Jude Anthany Joseph introduces an array of characters from different social levels and with different ambitions in the first few scenes of the movie, and every one of them has their own crosses to bear. A young man who has eloped from the army and is paranoid of an impending investigation, an upcoming model who is ashamed of his family background of seafaring fishermen, a government officer who has toiled his whole life to build a beautiful home, an IT professional working abroad who is facing divorce proceedings, a truck driver who has fallen for propaganda and hates people from his neighbouring state—all of them are weighed down with identity crises that arise from societal burdens. When the flood happens, invariably all of them find themselves at a crossroads where they have to face their crises and break out of them for the greater good. Thus, 2018 uses simple fictional tales of personal redemption and portrays a much larger picture of a populace facing a deluge and emerging victorious.

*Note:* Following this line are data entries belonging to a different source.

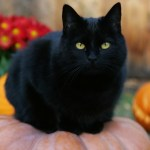 halloween and black cats, samhain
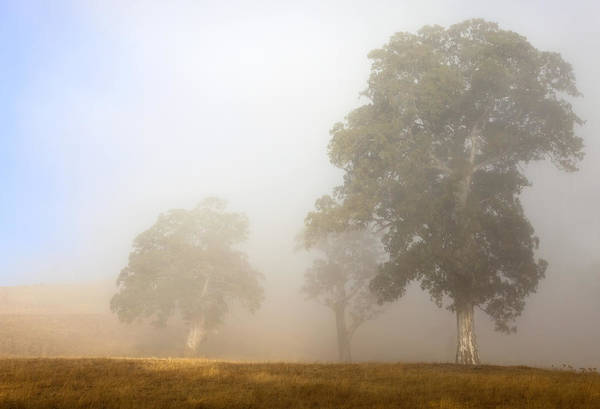Paddock Wall Art - Photograph - Emerging From The Fog by Mike  Dawson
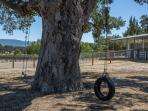 Oak tree with tire swing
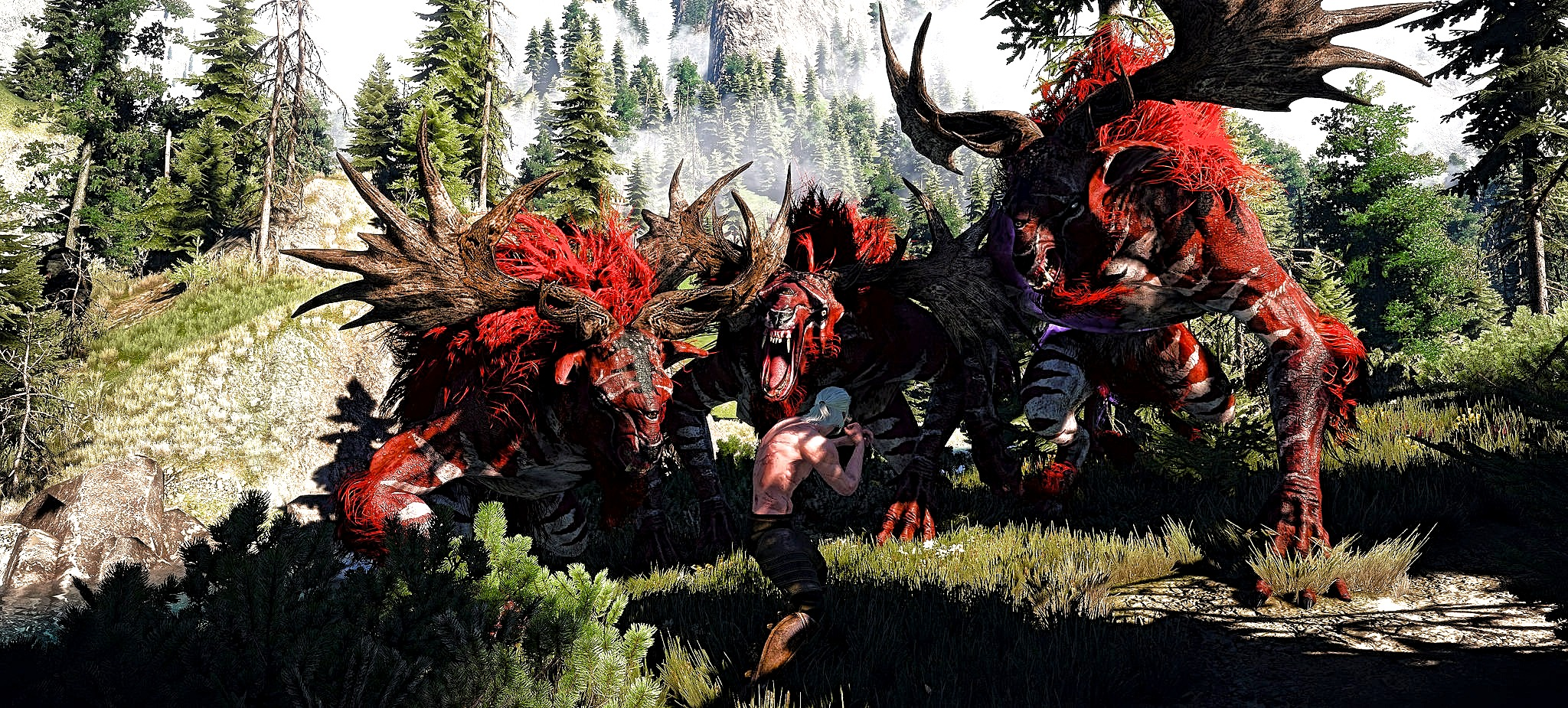 33644772TFGH23d (1).jpg - Witcher 3: Wild Hunt, the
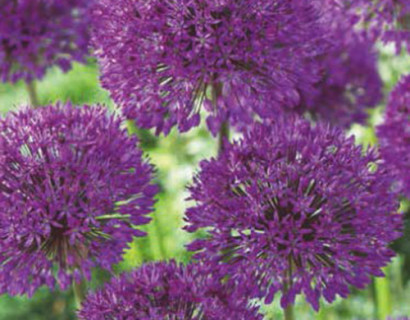 Allium 'Purple Sensation' - sierui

But there are certain serious questions that the movie, which champions individual victories, poses to the public. The deluge of 2018 unveiled the inadequacy and serious lack of preparation of our government machinery in tackling such crises of enormous proportions. We saw an MLA begging for help on live television. We saw the inadequate warning systems before the dams were opened and water rushed into the property and houses of unsuspecting citizens at midnight while they were deep asleep. We saw the inability of government departments to coordinate their responses, in spite of most of them doing stellar work themselves. We saw the government depend on the goodwill of fishermen for rescue operations when their own machinery was incapable.
The questions that moviegoers, after watching 2018, should ask our government system are these:
What are the lessons learned from 2018?
What improvement will be there in the responses if, by any chance, another flood hits Kerala in 2023 or 2024?
And most importantly, if another flood hits us, will the burden of rescuing us fall again on the shoulders of poor fishermen?